Data Science Capstone scratch paper

Background

We are going to produce R code that mimics word-prediction algorithms for mobile text messaging. The joint venture between John Hopkins University and Swiftkey provided training data composed of Twitter posts, blogs, and news feeds. The files are also in the following languages: American English, Finnish, German, and Russian. The algorithm presented below will emphasize speed, and yet will hopefully yield similar results—that is, still predict what would the user wants to type next—as the current, memory-intensive methods.

Data Processing

Let us now look at the data. Each of the 12, given files are about 115 MB in size on average.

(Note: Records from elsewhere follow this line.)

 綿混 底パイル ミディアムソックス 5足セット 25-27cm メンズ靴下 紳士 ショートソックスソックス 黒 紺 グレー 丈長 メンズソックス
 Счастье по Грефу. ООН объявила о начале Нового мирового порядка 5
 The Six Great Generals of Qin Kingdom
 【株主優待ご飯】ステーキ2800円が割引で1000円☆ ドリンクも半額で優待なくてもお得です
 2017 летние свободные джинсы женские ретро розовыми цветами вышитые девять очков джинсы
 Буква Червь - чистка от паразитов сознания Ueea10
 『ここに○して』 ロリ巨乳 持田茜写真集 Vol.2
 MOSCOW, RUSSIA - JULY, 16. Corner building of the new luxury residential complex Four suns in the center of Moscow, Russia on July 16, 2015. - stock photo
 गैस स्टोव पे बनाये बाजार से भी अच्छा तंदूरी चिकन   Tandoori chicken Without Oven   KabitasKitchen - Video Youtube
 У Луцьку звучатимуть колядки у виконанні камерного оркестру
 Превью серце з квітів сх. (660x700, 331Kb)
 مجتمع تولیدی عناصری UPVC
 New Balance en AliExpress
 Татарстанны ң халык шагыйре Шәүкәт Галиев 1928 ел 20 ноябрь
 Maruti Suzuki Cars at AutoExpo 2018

  English_blogs <- read.table("en_US.blogs.txt", 
                                       quote = "",
                                       sep = "\n", 
                                       stringsAsFactors = FALSE)
  English_news <- read.table("en_US.news.txt", 
                                       quote = "",
                                       sep = "\n", 
                                       stringsAsFactors = FALSE)
  English_Twitter <- read.table("en_US.twitter.txt", 
                                       quote = "",
                                       sep = "\n", 
                                       stringsAsFactors = FALSE)

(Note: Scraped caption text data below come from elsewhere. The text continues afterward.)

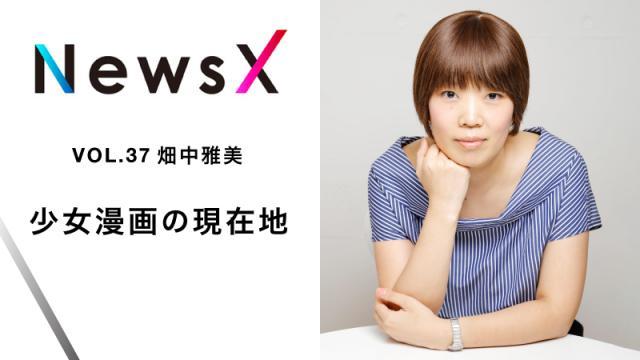 宇野常寛 NewsX vol.37 ゲスト:畑中雅美「少女漫画の現在地」【毎週月曜配信】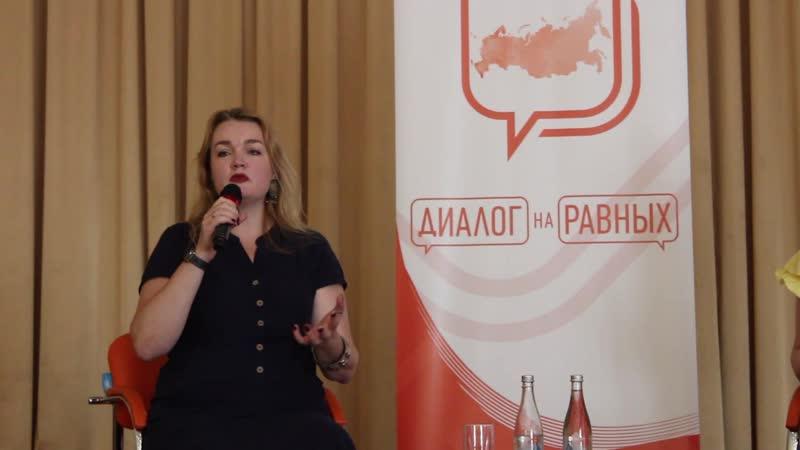 Диалог на равных с советником генерального директора телеканала Russia Today Тиной Бережной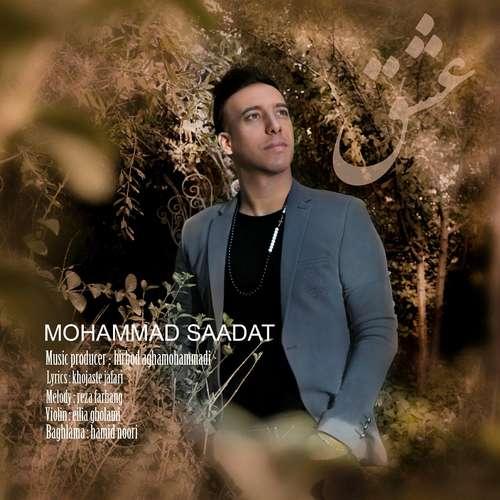 دانلود آهنگ جدید محمد سعادت بنام عشق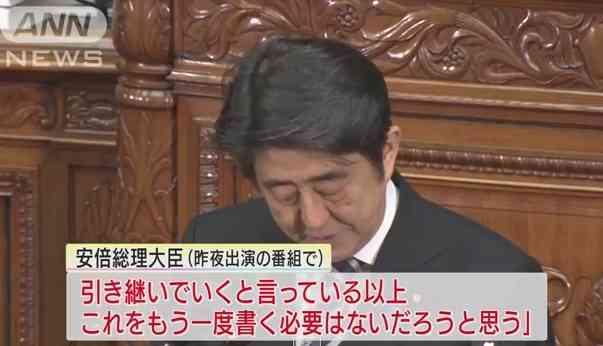 安倍晋三首相、戦後70年談話…おわびの気持ち「今後も揺るぎない」
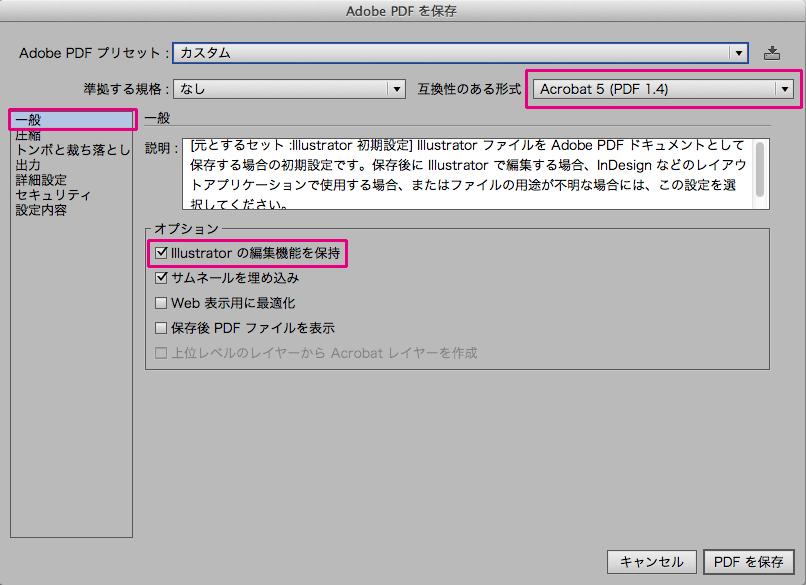 IllustratorからPDFへの保存方法1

## Warning in scan(file = file, what = what, sep = sep, quote = quote, dec =
## dec, : embedded nul(s) found in input

  Finnish_blogs <- read.table("fi_FI.blogs.txt", 
                                       quote = "",
                                       sep = "\n", 
                                       stringsAsFactors = FALSE)
  Finnish_news <- read.table("fi_FI.news.txt", 
                                       quote = "",
                                       sep = "\n", 
                                       stringsAsFactors = FALSE)
  Finnish_Twitter <- read.table("fi_FI.twitter.txt", 
                                       quote = "",
                                       sep = "\n", 
                                       stringsAsFactors = FALSE)
  German_blogs <- read.table("de_DE.blogs.txt", 
                                       quote = "",
                                       sep = "\n", 
                                       stringsAsFactors = FALSE)
  German_news <- read.table("de_DE.news.txt", 
                                       quote = "",
                                       sep = "\n", 
                                       stringsAsFactors = FALSE)
  German_Twitter <- read.table("de_DE.twitter.txt", 
                                       quote = "",
                                       sep = "\n", 
                                       stringsAsFactors = FALSE)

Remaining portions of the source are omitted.